Stepper Motors

I’d like to see steppers included in the rule set. Surely there are cases where they’d be useful, and it’d be a neat way to introduce students to a different sort of motor and control scheme.

I recall a turret on a robot from a few years ago that’d have been a perfect candidate for a stepper, as lost steps seem unlikely and the speed/torque requirements strike me as having been within reason for the smaller NEMA size motors out there. It’s been a while, but I’m pretty sure it’d have worked nicely. A closed loop brushed motor achieves the same results but in this case the stepper strikes me as the more elegant answer.

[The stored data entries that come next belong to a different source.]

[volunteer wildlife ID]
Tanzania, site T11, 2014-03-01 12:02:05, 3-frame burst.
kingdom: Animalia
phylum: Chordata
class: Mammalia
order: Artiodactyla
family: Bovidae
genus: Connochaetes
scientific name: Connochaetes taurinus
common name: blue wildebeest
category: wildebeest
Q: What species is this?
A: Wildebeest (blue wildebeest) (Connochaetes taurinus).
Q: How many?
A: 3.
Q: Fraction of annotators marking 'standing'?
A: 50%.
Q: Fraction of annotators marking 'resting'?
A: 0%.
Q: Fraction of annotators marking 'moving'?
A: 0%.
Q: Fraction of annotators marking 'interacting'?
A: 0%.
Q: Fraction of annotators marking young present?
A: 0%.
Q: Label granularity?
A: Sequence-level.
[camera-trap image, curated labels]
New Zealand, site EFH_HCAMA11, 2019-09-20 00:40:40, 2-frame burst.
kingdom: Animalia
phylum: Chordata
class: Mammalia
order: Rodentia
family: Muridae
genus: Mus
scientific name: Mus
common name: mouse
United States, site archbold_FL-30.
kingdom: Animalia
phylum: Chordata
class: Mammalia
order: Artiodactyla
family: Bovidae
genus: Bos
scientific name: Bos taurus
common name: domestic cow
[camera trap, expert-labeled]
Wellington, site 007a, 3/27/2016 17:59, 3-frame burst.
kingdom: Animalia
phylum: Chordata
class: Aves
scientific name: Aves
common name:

As a practical matter, I suspect it’d take a motor/controller combination that can achieve the same sort of holding torque that a window motor currently produces, and which is also reasonably compatible with FRC’s electrical and cost limitations. I have no idea if such a thing exists, but it’s probably out there.

Whether the benefit, which is mostly the novelty factor, justify the headache of sourcing them and the rule changes is another story.

Oh you want more power eh:
Same idea with external power MOSFETS
On a PCB

In fairness many window motors use a worm drive.
So the holding torque is really about how strong the gearing is.
As long as the stepper has the torque required to turn the worm gear.

Another way is to use a something like a dog gear to lock the mechanism at the stop point.
The advantage with the dog is that you don’t inherit the high worm gear ratio because as steppers move faster they operate with lower torque.

Then again could just use a clutch.

With the Neos and Spark MAXs, there is the possibility of a stepper motor control version.

For the Spark’s Trello Board, there has been the suggestion for stepper motor control APIs. All that needs to be done is up vote it to make sure that Rev recognizes the desire behind it.